The non-thermal plasma synthesis of metal nanostructures is an alternative green synthesis approach that has substantial advantages compared to chemical synthesis [14,15,16,17]. This method uses non-thermal atmospheric pressure plasmas under ambient conditions and produces large amounts of reactive oxygen and nitrogen species, excited metastable species, free electrons, and charged particles [18]. These species can be transferred into the liquid phase when the plasma is in contact with liquid medium [19,20]. Dissolved reactive species are key contributors to the chemical reactions that occur during the plasma synthesis of metallic nanoparticles in the plasma-activated water [21,22]. In the plasma synthesis of AuNPs, the reduction of ${\mathrm{Au}}^{3+}$ ions can be triggered both by short-lived solvated electrons and long-lived reactive species, such as ${\mathrm{H}}_2{\mathrm{O}}_2$, and reduction of the gold precursor results in surfactant-free AuNPs [23]. Plasma synthesis of hybrid nanomaterials composed of AuNPs and a polymer has been investigated to improve the stability and biocompatibility of AuNPs [24,25,26]. Additional polymers play the role of stabilization agents that can assist the formation of AuNPs in the plasma-treated medium. The amount of plasma-synthesized AuNPs has been reported to be higher in ${\mathrm{HAuCl}}_4–$polymer than in ${\mathrm{HAuCl}}_4$ [25]. To improve the polyethylene glycol (PEG) bonding strength to the AuNP surface, it is necessary to modify PEG with thiol or amine groups [27]. For instance, Furusho et al. functionalized PEG with pentaethylenehexamine (PEHA) and used it as a polymer matrix for plasma synthesis of AuNPs [28]. PEG is a biocompatible polymer that has been extensively used for nanoparticle stabilization and surface modification [29]. There are numerous reports describing the preparation and applications of PEG-coated plasmonic nanomaterials, including optical sensing and biomedical applications [30,31].

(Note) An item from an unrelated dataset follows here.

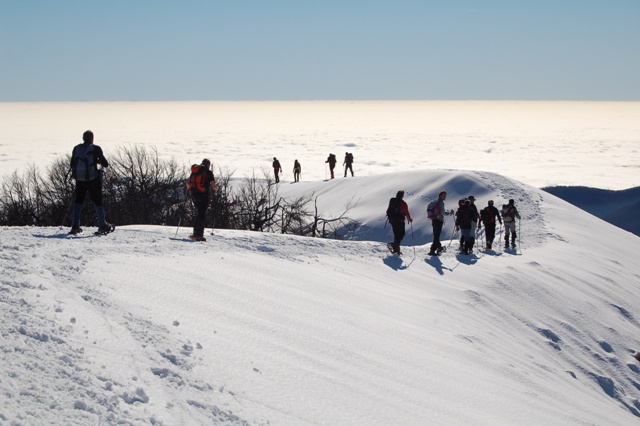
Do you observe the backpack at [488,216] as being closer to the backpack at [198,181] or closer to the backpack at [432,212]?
the backpack at [432,212]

In this study, we describe the synthesis of gold nanoparticles by plasma reduction of a ${\mathrm{HAuCl}}_4$ precursor. The morphological and optical properties of AuNPs were examined by scanning electron microscopy (SEM) images and optical absorption spectra, respectively. PEG was used to improve the morphology and formation efficiency of nanoparticles during plasma synthesis of AuNPs. Next, we investigated the optical sensing properties of AuNPs using plasma-treated and untreated rhodamine B (RhB) dye. The degradation of RhB by plasma treatment was studied by optical absorption and Raman spectroscopy. For Raman spectroscopic measurements of plasma-treated RhB, AuNP-loaded paper was used as a SERS platform (Figure 1).

2. Experimental Details

2.1. Plasma Jet System

Figure 2 illustrates the experimental layout of the plasma jet used to synthesize the Au@PEG NPs in this work. The plasma jet was constructed by inserting a 12-cm-long stainless-steel syringe inside a 20-cm-long quartz tube. A copper piece was wrapped around the outside of the quartz tube and connected to the ground. A high-frequency AC sinusoidal voltage of 5 kV was applied between the steel syringe and the copper piece, and 99.999% argon at a flow rate of 700 sccm was used as a feeding gas to generate a plasma jet. Current and voltage waveforms were measured using a current probe (Tektronix, P6022, Beaverton, OR, USA) and a voltage probe (Tektronix, P6015A, Beaverton, OR, USA), respectively, both connected to a digital oscilloscope (Lecroy, WaveSurfer 434, New York, NY, USA). Optical emission spectra (OES) of the plasma plume were recorded by a high-resolution fiber optic spectrometer (Ocean Optics, HR4000, Orlando, FL, USA).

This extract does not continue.